Although Compton was formerly thought of as a primarily black community, this has greatly changed over the years and now Latinos are the largest ethnic group in the city. A possible reason for this misconception is, despite the shift in population, that many black professional athletes and rappers are originally from Compton. Blacks continue to dominate local politics, holding most elected positions in the city. Although an inner suburb of Los Angeles, Compton has seen an increase of middle-class residents in the last few years, due to its affordable housing despite the portrayals of Compton in the media, which are typically exaggerated. With the influx of immigrants and the demographic shift in ethnic population, it was after the 2000 U.S. Census that Latinos were recognized as the majority.

Compton has a growing Pacific Islander, Filipino, and Vietnamese community. West Compton and unincorporated Willowbrook have more middle class blacks than the central city (west of Alameda St.) and unincorporated East Compton, the latter of which has a higher number of Hispanics and working-class blacks. Lower-income subsections on Compton Boulevard have many businesses owned by Latinos.

Compton has been referred to on numerous occasions in gang affiliation, gangsta rap and g-funk songs, especially in the late 1980s and throughout the 1990s, and so has attained an association not only with gang violence and crime, but with hip hop music as well. The city is known as the home of many famous rappers. (see list List of people from Compton, California#Arts and entertainment) Compton has evolved into a younger community; the median age of people living in Compton was 25 at the time of the last full census survey in 2010; the United States average at the time was 35.3.

Compton is home to the Compton Cricket Club, the only all American-born exhibition cricket team. Its founder, Ted Hayes, said, "The aim of playing cricket is to teach people how to respect themselves and respect authority so they stop killing each other."

Historical landmarks

Angeles Abbey Cemetery contains examples of Byzantine, Moorish and Spanish architectural styles. The cemetery was built in 1923 and survived the 1933 Long Beach earthquake.

Compton Airport opened on May 10, 1924. Located on Alondra Boulevard, the airport offers flight training, has accommodations for more than 200 planes, and is home to several aviation clubs.

Dr. Martin Luther King, Jr. Memorial: This Civic Center monument is dedicated to the memory of Dr. Martin Luther King, Jr.
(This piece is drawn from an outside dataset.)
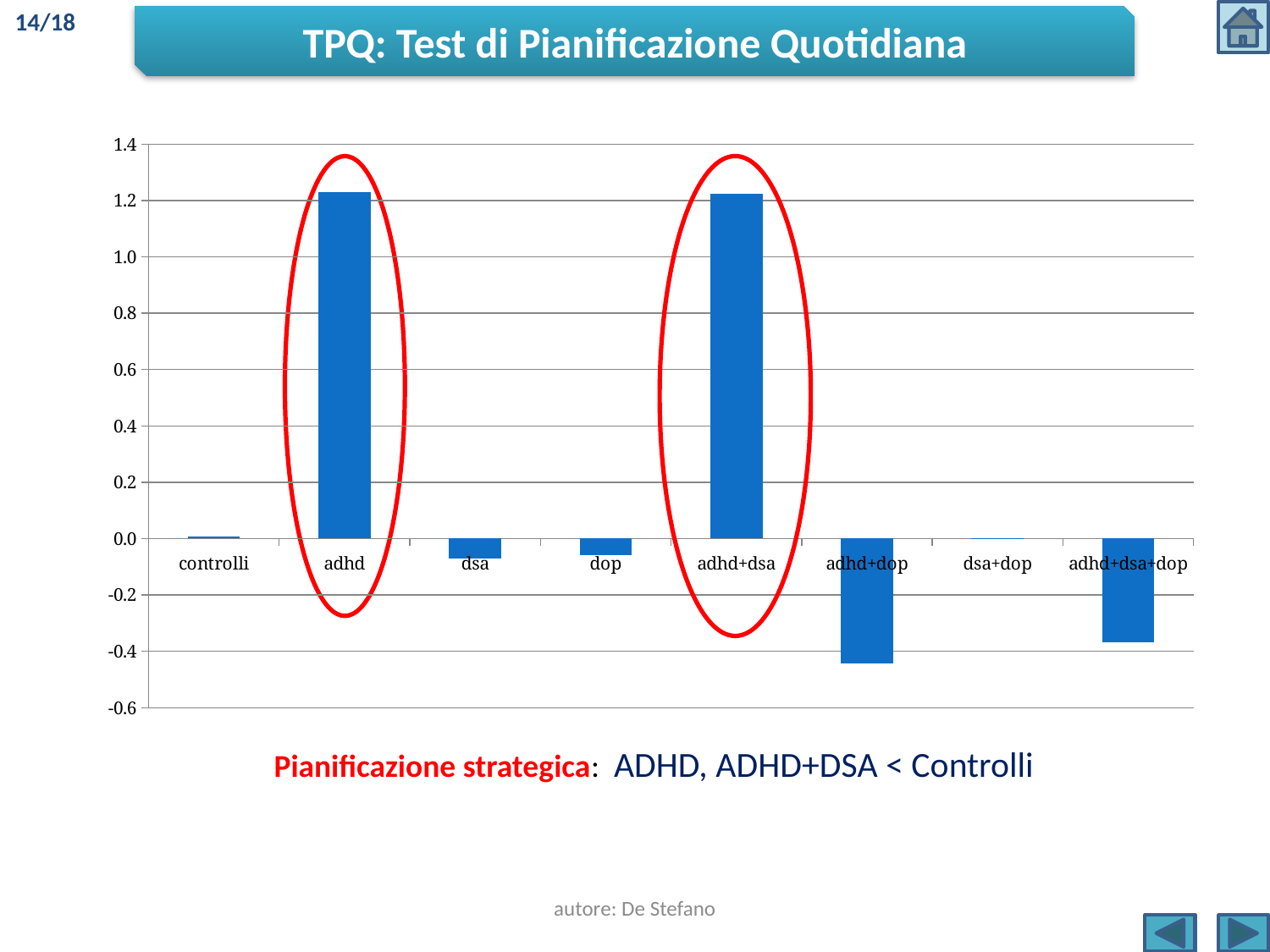
What kind of chart is shown on the slide? bar chart What is the title shown at the top of the slide above the chart? TPQ: Test di Pianificazione Quotidiana Is the value for dsa greater or less than 0.0? less Which category has the lowest value in the chart? adhd+dop Is the value for adhd+dsa greater or less than 1.0? greater Which is larger, the value for adhd+dsa or the value for adhd+dop? adhd+dsa How many categories are shown on the x axis of the chart? 8 Is the value for adhd+dop greater or less than -0.2? less Which is larger, the value for adhd or the value for dsa? adhd Which two categories are circled in red on the chart? adhd and adhd+dsa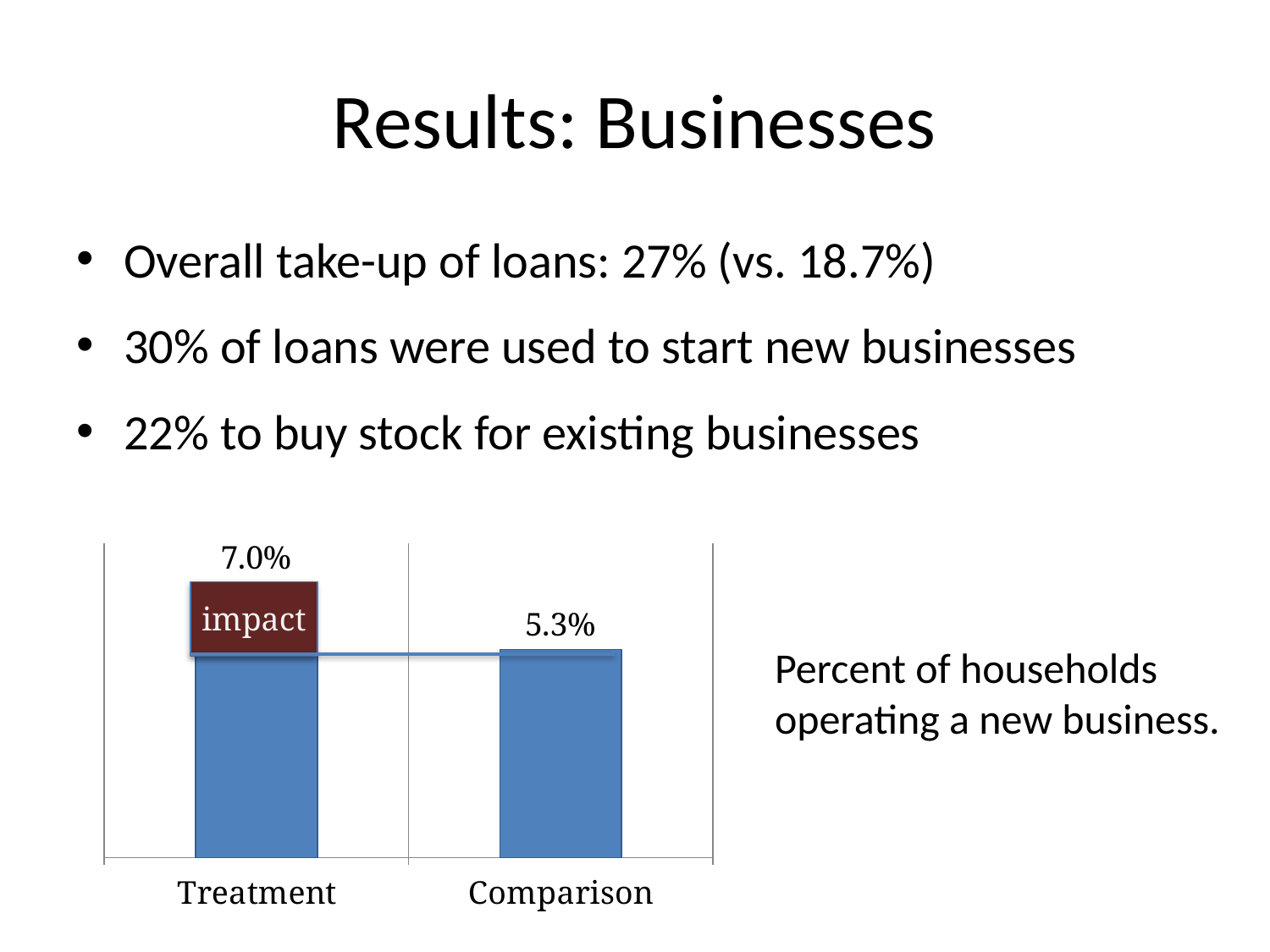
Which category has the highest value? Treatment What label is written on the dark red box above the Treatment bar? impact What kind of chart is shown on the slide? Bar chart What is the difference between the Treatment and Comparison values? 1.7% Which is larger, the value for Treatment or the value for Comparison? Treatment What is the value for Treatment? 7.0% Which category has the lowest value? Comparison What is the value for Comparison? 5.3% According to the text next to the chart, what does the chart show? Percent of households operating a new business. How many categories are shown on the x axis? 2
It is surrounded by the Civic Center, Compton Court House, Compton City Hall, and Compton Public Library.

The Eagle Tree is a natural boundary marker of Rancho San Pedro dating to 1858. It contains a historic marker and plaque placed by the Daughters of the Golden West in 1947.

The 'Heritage House' was built in 1869 and is a State Historic Landmark. The oldest house in Compton, it was restored as a tribute to early settlers. It is an important landmark of Compton's rich history. At the corner of Myrrh and Willowbrook near the Civic Center Plaza, the Heritage House is a rustic-looking home that will eventually have a museum detailing early life in Compton. For now it shows the stark difference between the simple life of the 19th century and the fast-paced urban environment of the 21st.

Woodlawn Cemetery is the final resting place of 18 Civil War veterans. It has been a Los Angeles County Historic Landmark since 1946.

City sites

  • The Major League Baseball Academy is a youth baseball academy providing free baseball and softball instruction to Southern California youth.
  • Tomorrow's Aeronautical Museum is a non-traditional compilation of a living interactive museum, after-school programs, gang intervention programs and flight school.

Sister cities

On January 19, 2010, the Compton City Council passed a resolution creating a sister cities program to be managed as a chapter of the Compton Chamber of Commerce. The city has established partnerships with three cities:

  • Nigeria Onitsha, Anambra, Nigeria (2010)
  • Samoa Apia, Samoa (2010)
  • Bulgaria Targovishte, Bulgaria (2010)
  • Russia Alexandrov, Vladimir Oblast, Russia (2015)

The city is also looking to add sister partnerships with Yanga, Mexico and Port of Spain, Trinidad & Tobago.